# DATA TO PROCESS
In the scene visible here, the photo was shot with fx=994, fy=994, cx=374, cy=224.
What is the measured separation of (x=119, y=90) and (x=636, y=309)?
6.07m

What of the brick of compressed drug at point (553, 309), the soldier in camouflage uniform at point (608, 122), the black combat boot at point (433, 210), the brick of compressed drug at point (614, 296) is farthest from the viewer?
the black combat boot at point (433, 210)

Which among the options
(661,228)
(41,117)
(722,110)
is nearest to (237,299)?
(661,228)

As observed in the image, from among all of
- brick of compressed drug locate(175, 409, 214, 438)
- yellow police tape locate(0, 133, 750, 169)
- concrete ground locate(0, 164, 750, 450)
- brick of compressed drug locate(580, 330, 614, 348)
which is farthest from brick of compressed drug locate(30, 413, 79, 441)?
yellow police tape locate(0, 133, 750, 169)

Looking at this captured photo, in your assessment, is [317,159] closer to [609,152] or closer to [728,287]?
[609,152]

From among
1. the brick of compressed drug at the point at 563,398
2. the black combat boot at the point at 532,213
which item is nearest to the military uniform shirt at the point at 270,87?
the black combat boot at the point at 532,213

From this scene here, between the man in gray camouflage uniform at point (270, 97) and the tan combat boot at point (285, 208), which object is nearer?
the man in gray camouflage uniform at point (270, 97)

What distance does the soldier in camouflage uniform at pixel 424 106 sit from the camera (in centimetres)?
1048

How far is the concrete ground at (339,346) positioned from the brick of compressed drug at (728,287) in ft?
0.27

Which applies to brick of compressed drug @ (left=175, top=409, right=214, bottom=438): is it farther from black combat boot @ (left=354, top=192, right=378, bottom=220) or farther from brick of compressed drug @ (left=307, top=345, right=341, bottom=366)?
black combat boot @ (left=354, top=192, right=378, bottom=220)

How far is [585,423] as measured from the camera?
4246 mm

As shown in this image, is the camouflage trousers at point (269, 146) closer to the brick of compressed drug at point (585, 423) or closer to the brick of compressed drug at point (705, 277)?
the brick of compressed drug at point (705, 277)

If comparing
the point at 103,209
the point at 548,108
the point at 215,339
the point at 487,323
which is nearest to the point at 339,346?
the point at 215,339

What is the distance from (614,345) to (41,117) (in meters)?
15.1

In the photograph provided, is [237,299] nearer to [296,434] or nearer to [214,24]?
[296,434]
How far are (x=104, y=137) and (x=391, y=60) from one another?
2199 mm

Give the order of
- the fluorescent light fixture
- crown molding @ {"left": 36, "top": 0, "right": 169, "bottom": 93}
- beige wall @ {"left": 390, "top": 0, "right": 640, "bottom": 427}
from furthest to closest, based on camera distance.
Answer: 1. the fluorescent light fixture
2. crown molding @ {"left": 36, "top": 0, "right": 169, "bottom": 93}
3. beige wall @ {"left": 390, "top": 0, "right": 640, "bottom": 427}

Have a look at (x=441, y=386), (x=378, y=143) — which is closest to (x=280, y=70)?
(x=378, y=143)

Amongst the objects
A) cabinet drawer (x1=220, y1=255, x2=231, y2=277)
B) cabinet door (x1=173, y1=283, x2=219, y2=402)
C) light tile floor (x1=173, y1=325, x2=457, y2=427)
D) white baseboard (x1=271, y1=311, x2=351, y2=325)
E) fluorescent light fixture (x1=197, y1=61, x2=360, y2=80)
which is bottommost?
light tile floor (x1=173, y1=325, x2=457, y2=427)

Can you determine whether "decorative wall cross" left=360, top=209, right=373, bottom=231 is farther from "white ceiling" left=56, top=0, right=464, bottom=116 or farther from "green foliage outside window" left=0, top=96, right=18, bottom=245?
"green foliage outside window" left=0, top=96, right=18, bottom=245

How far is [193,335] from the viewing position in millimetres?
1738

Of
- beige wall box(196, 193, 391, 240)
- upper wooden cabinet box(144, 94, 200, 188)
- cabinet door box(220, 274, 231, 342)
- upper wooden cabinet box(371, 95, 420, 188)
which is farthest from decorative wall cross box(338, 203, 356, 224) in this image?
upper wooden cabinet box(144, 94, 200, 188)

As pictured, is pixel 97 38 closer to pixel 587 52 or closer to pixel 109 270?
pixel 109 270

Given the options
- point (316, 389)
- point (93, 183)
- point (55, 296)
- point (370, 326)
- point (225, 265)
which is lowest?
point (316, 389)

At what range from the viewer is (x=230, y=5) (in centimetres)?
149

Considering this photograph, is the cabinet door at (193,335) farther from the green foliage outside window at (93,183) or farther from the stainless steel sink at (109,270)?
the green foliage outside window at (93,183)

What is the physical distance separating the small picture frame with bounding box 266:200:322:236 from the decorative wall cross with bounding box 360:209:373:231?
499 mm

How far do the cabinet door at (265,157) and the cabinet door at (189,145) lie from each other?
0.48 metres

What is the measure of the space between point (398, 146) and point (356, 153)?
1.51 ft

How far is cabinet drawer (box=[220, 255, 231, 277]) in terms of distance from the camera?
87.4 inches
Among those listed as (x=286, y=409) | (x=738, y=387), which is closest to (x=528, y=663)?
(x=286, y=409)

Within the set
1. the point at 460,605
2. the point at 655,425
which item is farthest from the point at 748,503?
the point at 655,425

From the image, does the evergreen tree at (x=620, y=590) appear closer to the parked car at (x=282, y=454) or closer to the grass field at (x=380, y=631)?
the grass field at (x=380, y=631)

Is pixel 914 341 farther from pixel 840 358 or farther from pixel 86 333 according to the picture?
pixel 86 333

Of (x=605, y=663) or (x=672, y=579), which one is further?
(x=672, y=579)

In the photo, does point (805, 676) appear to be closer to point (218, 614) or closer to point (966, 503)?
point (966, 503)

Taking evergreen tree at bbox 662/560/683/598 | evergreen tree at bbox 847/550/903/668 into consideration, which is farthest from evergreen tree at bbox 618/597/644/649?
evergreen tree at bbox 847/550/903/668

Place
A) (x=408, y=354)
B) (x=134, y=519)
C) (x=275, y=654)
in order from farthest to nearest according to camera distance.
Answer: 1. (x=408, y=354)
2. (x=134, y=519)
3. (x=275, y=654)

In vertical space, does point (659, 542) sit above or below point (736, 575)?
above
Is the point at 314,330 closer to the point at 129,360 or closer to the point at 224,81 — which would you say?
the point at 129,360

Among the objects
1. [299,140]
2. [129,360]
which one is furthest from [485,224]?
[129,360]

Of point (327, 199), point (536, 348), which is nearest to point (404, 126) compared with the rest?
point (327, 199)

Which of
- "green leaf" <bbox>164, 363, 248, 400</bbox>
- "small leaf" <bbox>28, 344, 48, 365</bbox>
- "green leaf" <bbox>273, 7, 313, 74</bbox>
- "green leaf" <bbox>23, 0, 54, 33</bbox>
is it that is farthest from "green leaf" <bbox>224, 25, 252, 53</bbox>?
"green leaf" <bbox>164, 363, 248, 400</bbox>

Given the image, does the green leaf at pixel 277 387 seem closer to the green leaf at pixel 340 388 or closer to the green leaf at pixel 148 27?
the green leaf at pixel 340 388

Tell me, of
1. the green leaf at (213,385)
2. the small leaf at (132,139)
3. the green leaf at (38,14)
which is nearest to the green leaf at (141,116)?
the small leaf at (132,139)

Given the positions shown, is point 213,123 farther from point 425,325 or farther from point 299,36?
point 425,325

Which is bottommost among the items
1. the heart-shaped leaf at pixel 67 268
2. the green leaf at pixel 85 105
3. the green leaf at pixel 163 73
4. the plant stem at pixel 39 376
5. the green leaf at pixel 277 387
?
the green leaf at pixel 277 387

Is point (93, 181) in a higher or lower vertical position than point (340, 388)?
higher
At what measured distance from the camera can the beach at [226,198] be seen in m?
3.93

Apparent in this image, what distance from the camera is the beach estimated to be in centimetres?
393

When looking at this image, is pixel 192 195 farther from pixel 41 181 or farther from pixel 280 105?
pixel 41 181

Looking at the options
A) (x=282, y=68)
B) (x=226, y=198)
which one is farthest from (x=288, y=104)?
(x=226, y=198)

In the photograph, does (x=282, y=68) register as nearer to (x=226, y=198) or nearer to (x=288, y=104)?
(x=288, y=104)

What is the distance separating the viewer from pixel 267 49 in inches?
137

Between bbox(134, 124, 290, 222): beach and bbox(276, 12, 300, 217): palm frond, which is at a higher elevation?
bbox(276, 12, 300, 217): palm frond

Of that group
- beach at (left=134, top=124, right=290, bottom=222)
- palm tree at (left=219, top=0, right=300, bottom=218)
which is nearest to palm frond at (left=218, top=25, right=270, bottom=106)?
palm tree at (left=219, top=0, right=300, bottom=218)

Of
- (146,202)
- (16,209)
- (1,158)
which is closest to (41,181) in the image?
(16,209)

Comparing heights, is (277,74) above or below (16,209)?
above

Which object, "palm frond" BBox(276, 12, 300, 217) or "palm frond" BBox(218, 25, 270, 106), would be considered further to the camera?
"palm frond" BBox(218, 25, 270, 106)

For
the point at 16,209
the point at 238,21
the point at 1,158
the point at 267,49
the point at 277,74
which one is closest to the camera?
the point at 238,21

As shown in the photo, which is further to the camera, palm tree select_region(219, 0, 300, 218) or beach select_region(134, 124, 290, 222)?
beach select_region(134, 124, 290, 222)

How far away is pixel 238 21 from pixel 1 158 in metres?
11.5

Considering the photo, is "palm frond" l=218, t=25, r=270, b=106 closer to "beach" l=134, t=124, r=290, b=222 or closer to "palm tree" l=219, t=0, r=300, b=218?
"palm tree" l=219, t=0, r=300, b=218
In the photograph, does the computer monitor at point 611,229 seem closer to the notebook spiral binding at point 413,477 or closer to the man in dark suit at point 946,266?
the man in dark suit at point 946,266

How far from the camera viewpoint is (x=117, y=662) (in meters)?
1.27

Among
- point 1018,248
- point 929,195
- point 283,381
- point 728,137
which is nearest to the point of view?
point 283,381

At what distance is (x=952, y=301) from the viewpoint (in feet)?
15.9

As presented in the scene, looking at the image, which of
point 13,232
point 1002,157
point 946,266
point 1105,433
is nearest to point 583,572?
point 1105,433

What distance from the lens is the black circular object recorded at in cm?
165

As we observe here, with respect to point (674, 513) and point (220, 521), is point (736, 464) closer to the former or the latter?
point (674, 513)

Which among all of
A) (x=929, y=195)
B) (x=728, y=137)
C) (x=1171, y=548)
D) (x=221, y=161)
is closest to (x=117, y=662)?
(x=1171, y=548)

# AIM OF THE EXERCISE
Quote, word for word, every line starting at the one that contains "In the photograph, does the" and ending with the final line of the entries.

# REPLY TO THE EXERCISE
In the photograph, does the computer monitor at point 611,229 seem closer to the notebook spiral binding at point 413,477 or closer to the man in dark suit at point 946,266?
the man in dark suit at point 946,266

How far from the camera viewpoint is (x=117, y=662) (in meters)?
1.27

Among
- point 1018,248
- point 929,195
- point 283,381
- point 728,137
which is nearest to the point of view?
point 283,381

At what distance is (x=952, y=301) from the viewpoint (in feet)?
15.9

As presented in the scene, looking at the image, which of
point 13,232
point 1002,157
point 946,266
point 1105,433
is nearest to point 583,572?
point 1105,433

What distance from the lens is the black circular object recorded at in cm?
165

As we observe here, with respect to point (674, 513) and point (220, 521), is point (736, 464) closer to the former or the latter?
point (674, 513)

Which among all of
A) (x=929, y=195)
B) (x=728, y=137)
C) (x=1171, y=548)
D) (x=221, y=161)
is closest to (x=117, y=662)?
(x=1171, y=548)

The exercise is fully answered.